Tangled Up in Gray: Shifting Relationship Between Flexibility and Modularity in Brain Discovered

Summary: A new study reveals flexibility and modularity are negatively correlated in the brain.

Source: Rice University.

A new study by Rice University researchers takes a step toward what they see as key to the advance of neuroscience: a better understanding of the relationship between the brain’s flexibility and its modularity.

Their open-access study appears in Frontiers in Human Neuroscience.

Scientists are only beginning to comprehend how brains are wired, both structurally and functionally. The latest in a series of studies by Rice scientists shows that the brain’s flexibility and modularity – which researchers often study independently – are strongly related. The new study also presents a theoretical framework to explain the two processes.

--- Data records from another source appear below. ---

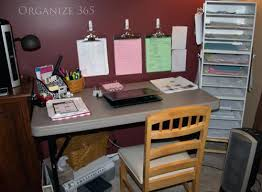 Organizing An Office Home Space You Do Not Need A Designated  To Generate Full Files And Folders Reformedmsorg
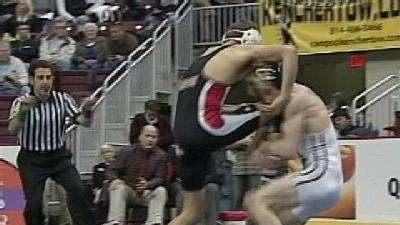 Wrestlers Wrap Up Day One Of Grueling State Tourney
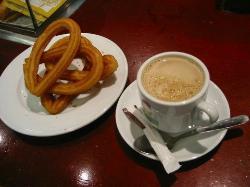 Cafeteria La Toga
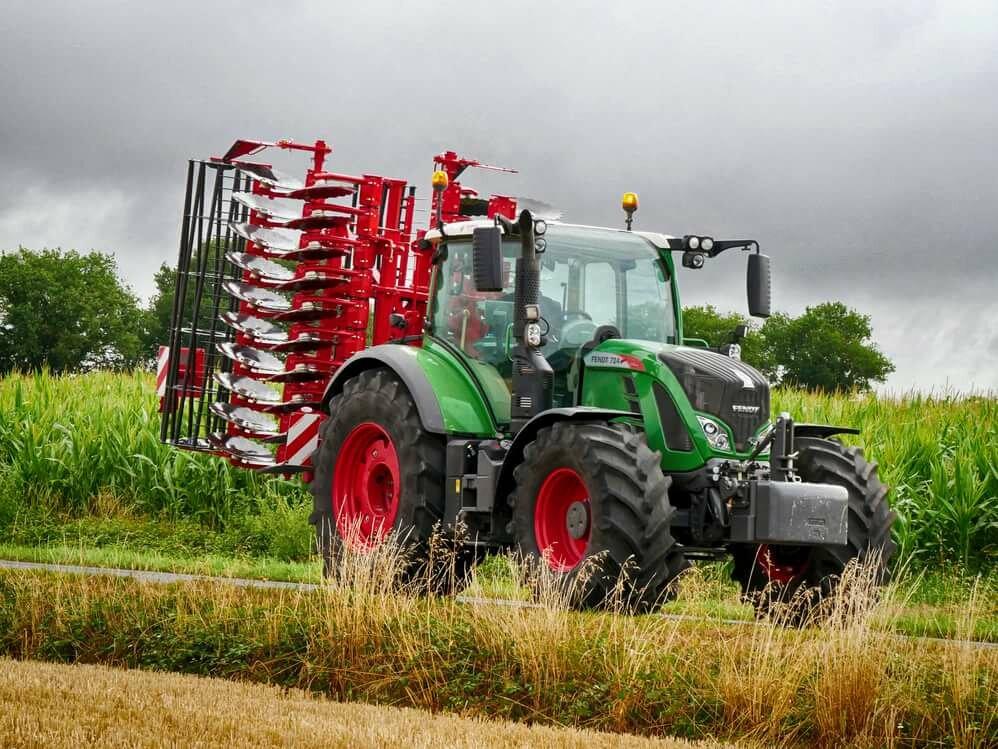 Виды сельскохозяйственной техники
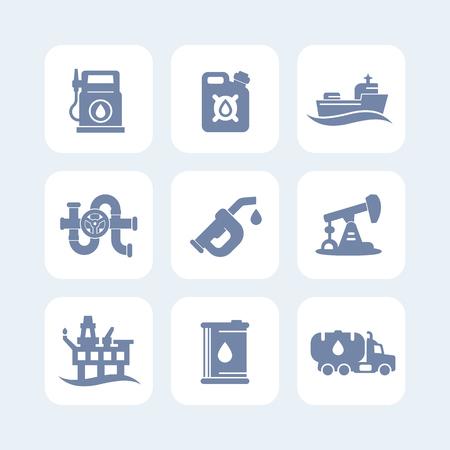 deep drilling: Petroleum industry icons set, gas station, petrol canister, gasoline nozzle, barrel, oil production platform, rig, derrick, tanker ship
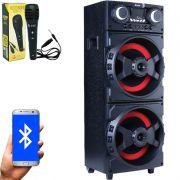 Caixa Som Amplificada Bluetooth 1000W Rms Mp3 Fm Usb Sd Aux Led Bivolt ACA 1001 Preta + 1 Microfone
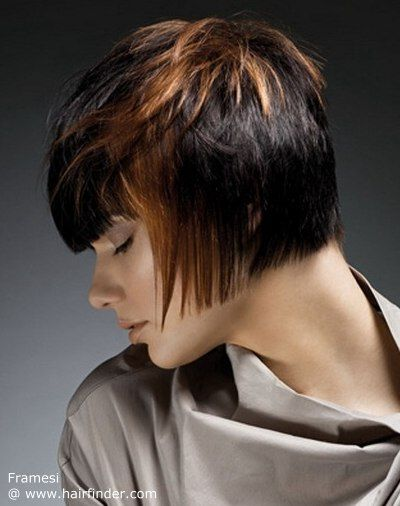 short haircut with a straight cutting line in the neck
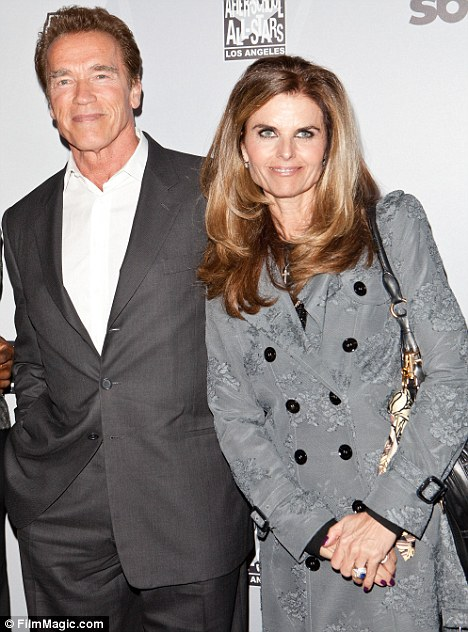 Separating: Former California governor Arnold Schwarzenegger and wife Maria Shriver announced they are splitting tonight, pictured here together in February
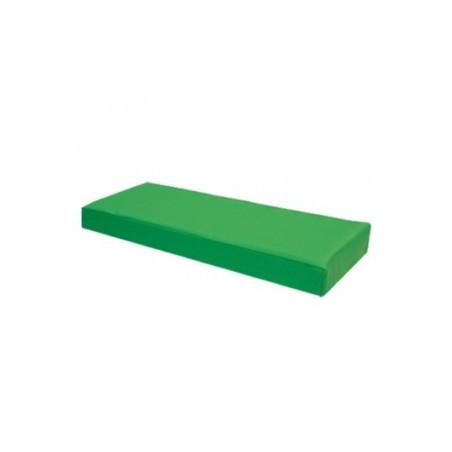 Materacyk wypoczynkowy skaj 120/60/8 cm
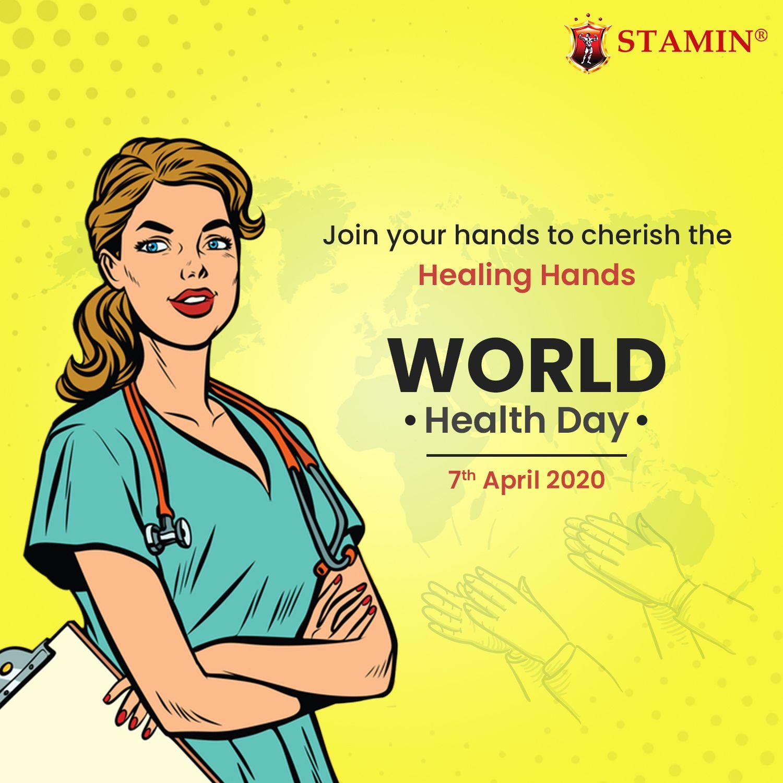 World Health Day Stamin Millennium in 2020 World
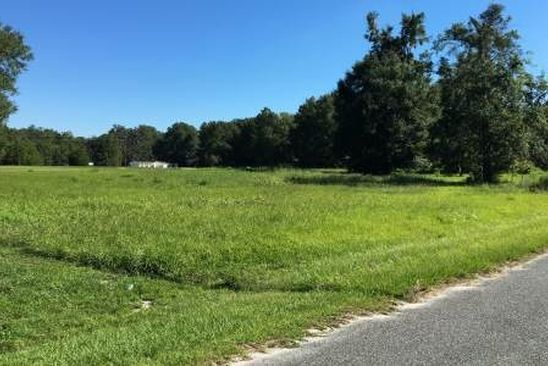 null bed null bath Vacant Land at NW Holly Park Cir Mayo, FL, 32066 is for sale at 28k - google static map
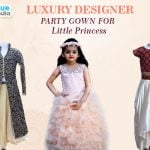 luxury-designer-party-gown-princess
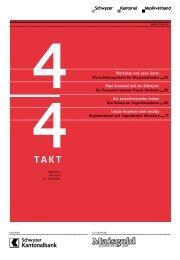 Ausgabe Juli 2013 zum Downloaden - Schwyzer Kantonal ...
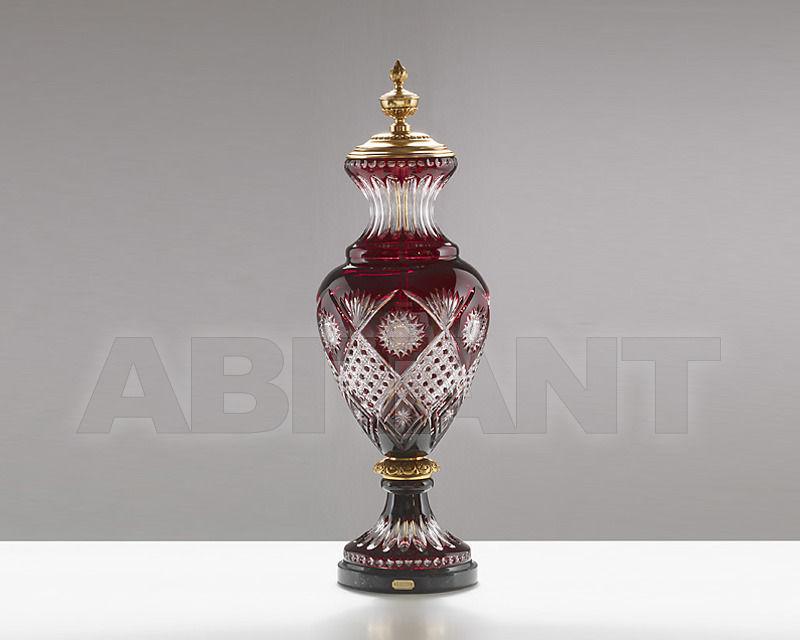 Купить Ваза Soher  Cristales 8086 RO-OF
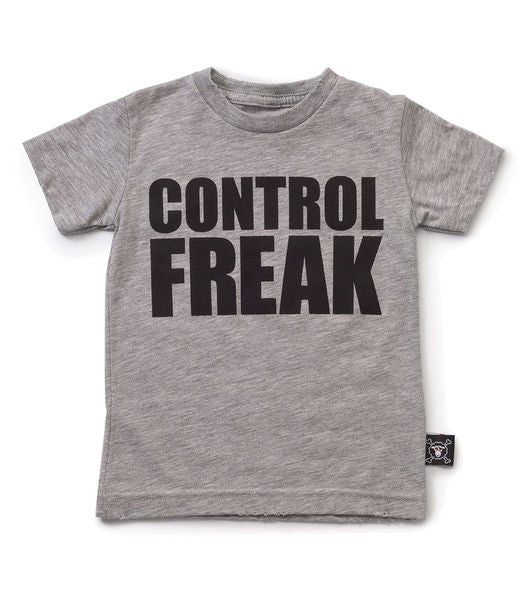 control freak T/ heather grey [product type] [product vendor]- four the boys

They found that flexibility, which relates to how much brain networks change over time, and modularity, which defines the degree of interconnectivity between parts of the brain responsible for specific tasks, are highly negatively correlated. In other words, people with highly modular brains that constrain tasks to the modules also show low flexibility, while people with high-flexibility brains that share tasks across the network show low modularity.

These properties explain how participants perform in experiments, according to co-author and Rice psychologist Simon Fischer-Baum. When someone is presented with a complex task, flexibility of the brain network better explains performance than the modularity of the network. For a simple task, he said, the reverse is true, which indicates that these ways of thinking about brain organization map onto different cognitive abilities.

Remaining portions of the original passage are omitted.